むかしむかし、のどかな草原に、太陽のように明るい雲の子犬、サニーが住んでいました。サニーは、いつも笑っていて、まるで小さな鈴が鳴るような声で「クククッ!」と笑います。サニーは、オレンジと赤の毛並みで、空をぴょんぴょん跳ね回るのが大好き。サニーが跳ねると、キラキラ光る虹の道ができます。ある日、サニーは、いつものように虹を作ろうとしましたが、なんだか様子が変です。虹が、いつもよりずっとくすんで、キラキラしていません。
「あれれ?どうしたんだろう?」 サニーは不思議に思いました。そこへ、ふわふわの毛並みを持つ、おやすみモンスターのモップがやってきました。モップは、深い空色の毛皮で、いつもみんなの枕をふかふかにしたり、面白いお話をしてくれる、優しいモンスターです。
「やあ、サニー。どうしたんだい?」 モップは、優しい声で尋ねました。
「モップ、見て!今日の虹、色が薄いんだ。なんだか、つまらないよ」 サニーは、少ししょんぼりしながら言いました。
モップは、少し考えました。 「うーん、もしかしたら、太陽の元気のかけら、クラウドクランブルが関係しているかもしれないよ」
ちょうどその時、サッカーボールを蹴りながら、フアンという男の子がやってきました。フアンは、とても元気で、サッカーが大好き。そして、面白いことが大好きで、いつも笑っています。フアンは、サニーとモップに気づき、サッカーボールを見せました。
「見て!僕のサッカーボール、今日はあんまりキラキラしてないんだ!」 フアンは、少し困った顔をしました。
サニー、モップ、フアンは顔を見合わせました。 「これは大変だ!」 サニーは言いました。
「太陽の元気を取り戻さないと!」 モップも言いました。

「僕も手伝うよ!」 フアンは、元気よく答えました。
こうして、太陽の元気を取り戻すための、3人の冒険が始まりました。
3人は、くすんだ虹の道しるべをたどり、草原の端っこまでやってきました。そこで出会ったのは、むっつりとしたバジャーのおじいさん。バジャーのおじいさんは、クラウドクランブルを見たと主張しました。
「あんな小さなクラウドクランブル、見たことない!」 バジャーのおじいさんは、ぶつぶつ言いました。

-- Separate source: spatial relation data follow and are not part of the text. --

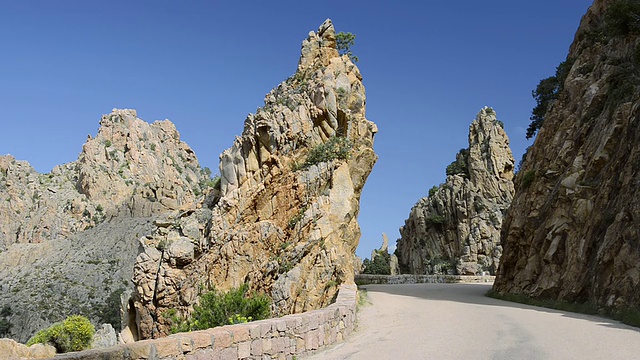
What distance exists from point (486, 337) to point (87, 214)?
292 feet

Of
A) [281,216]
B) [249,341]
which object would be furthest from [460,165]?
[249,341]

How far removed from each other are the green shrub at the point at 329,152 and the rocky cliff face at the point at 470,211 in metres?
33.4

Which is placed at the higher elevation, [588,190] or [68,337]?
[588,190]

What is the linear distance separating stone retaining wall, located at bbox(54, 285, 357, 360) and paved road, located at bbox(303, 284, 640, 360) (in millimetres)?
381

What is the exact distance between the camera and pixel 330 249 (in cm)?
→ 2273

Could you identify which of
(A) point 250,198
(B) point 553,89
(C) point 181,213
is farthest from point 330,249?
(B) point 553,89

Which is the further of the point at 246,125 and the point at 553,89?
the point at 553,89

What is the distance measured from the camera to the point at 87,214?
88.1m

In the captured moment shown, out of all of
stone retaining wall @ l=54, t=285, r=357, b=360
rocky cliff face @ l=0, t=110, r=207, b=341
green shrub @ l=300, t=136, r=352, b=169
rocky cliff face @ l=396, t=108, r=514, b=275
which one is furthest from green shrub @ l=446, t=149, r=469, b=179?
stone retaining wall @ l=54, t=285, r=357, b=360

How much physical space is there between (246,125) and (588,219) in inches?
748

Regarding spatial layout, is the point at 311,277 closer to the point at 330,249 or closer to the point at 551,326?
the point at 330,249

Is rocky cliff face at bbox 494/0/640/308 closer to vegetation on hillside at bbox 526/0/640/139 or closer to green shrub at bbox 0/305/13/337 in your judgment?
vegetation on hillside at bbox 526/0/640/139

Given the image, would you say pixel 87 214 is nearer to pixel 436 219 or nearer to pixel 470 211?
pixel 436 219

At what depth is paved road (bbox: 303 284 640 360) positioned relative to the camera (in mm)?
9133
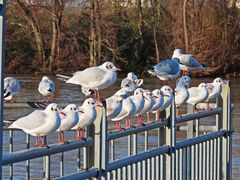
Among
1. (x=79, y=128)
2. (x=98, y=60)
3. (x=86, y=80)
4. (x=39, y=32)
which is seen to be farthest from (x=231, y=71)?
(x=79, y=128)

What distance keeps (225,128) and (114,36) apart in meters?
31.6

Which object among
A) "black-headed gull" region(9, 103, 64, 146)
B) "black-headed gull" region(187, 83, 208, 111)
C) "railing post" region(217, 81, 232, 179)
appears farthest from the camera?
"black-headed gull" region(187, 83, 208, 111)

3人は、さらにクラウドクランブルの足跡を追いかけました。足跡は、暗くて影のある洞窟へと続いていました。洞窟の中に入ると、奥の方に、とても小さくて、悲しそうな顔をしたクラウドクランブルがいました。クラウドクランブルは、太陽から離れて、一人ぼっちになってしまっていたのです。
「かわいそうに…」 モップは、同情しました。
「どうしたらいいんだろう?」 サニーは、困った顔をしました。
「僕が何かできることあるかな?」 フアンは、一生懸命考えました。
サニーは、雲の上をぴょんぴょん跳ね回り、大きな綿あめの橋を作りました。モップは、ふわふわの毛皮で、クラウドクランブルを優しく包み込みました。フアンは、面白いジョークを言って、クラウドクランブルを笑わせようとしました。
「ねえ、クラウドクランブル。どうしてそんなに悲しいの?」 サニーは、優しく尋ねました。

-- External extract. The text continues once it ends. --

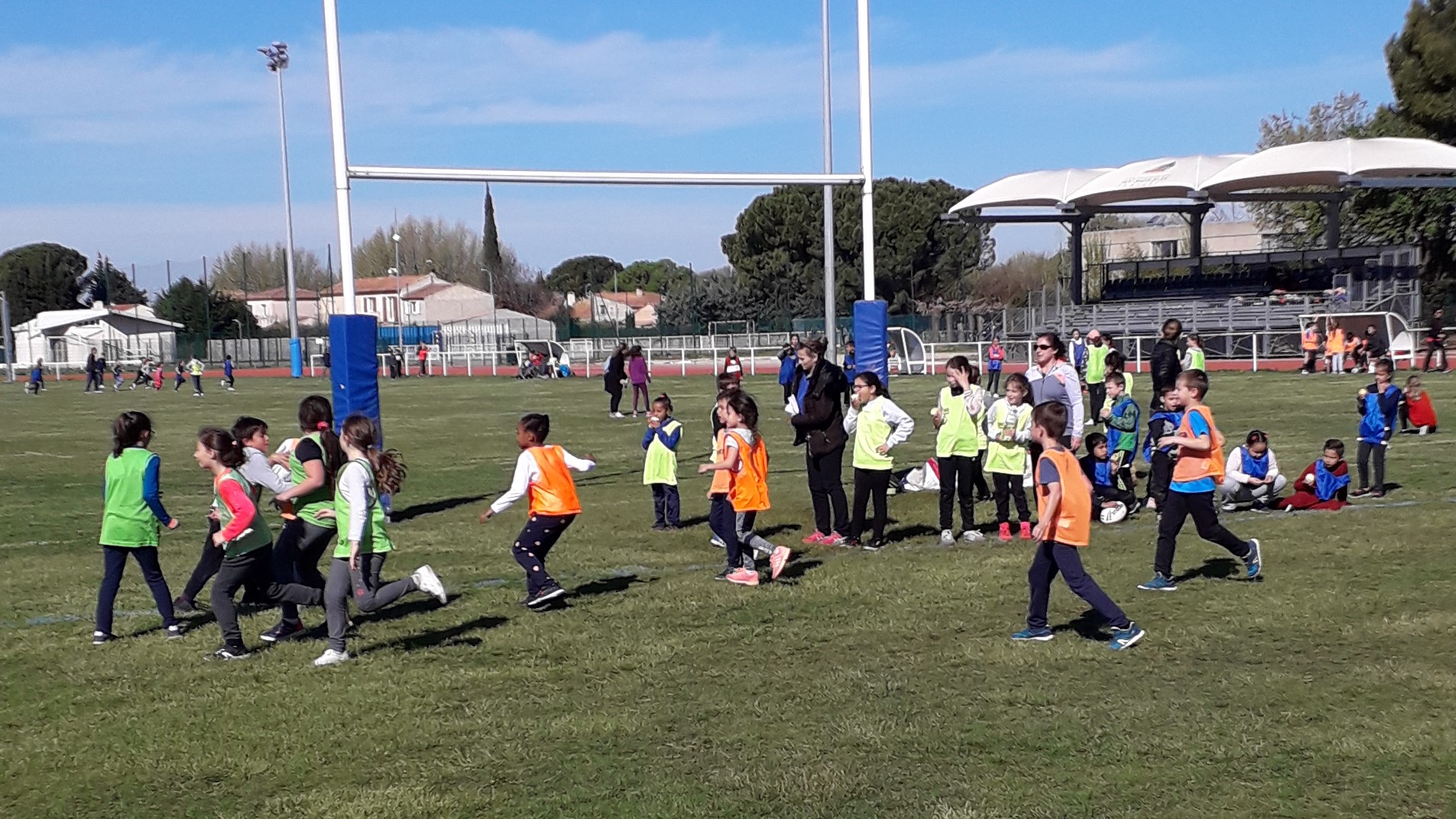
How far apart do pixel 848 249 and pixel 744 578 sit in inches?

クラウドクランブルは、小さく震えながら答えました。 「太陽と離れ離れになって、寂しいんだ…」
フアンは、何か思いついたように言いました。 「僕、面白いジョーク知ってるんだ!聞かせてあげるよ!」 フアンは、面白い顔をして、ジョークを言い始めました。
「ある日、お寿司屋さんに、お醤油がきました。お醤油は言いました。「僕は、お魚さんのこと、好きじゃない!」…」
フアンのジョークを聞いて、クラウドクランブルは、少しだけ笑顔になりました。
「フアン、ありがとう…」 クラウドクランブルは、少しだけ元気になりました。
サニーは、綿あめの橋を伝って、太陽のもとへ行きました。 「太陽さん、クラウドクランブルを迎えに来てあげて!」 サニーは、太陽に頼みました。
太陽は、優しく光を降らせ、クラウドクランブルを包み込みました。
クラウドクランブルは、太陽の光に包まれ、嬉しそうに輝き始めました。すると、くすんでいた虹が、再びキラキラと輝き始めました。フアンのサッカーボールも、太陽の光を浴びて、キラキラと輝きを取り戻しました。
「やったー!」 サニー、モップ、フアンは、大喜びしました。草原には、再び太陽の光が降り注ぎ、みんなの心も明るくなりました。
3人は、草原でサッカーをすることにしました。フアンは、元気いっぱいにボールを蹴り、サニーは、空を飛び回り、モップは、みんなを応援しました。みんなの笑顔と笑い声が、草原いっぱいに響き渡りました。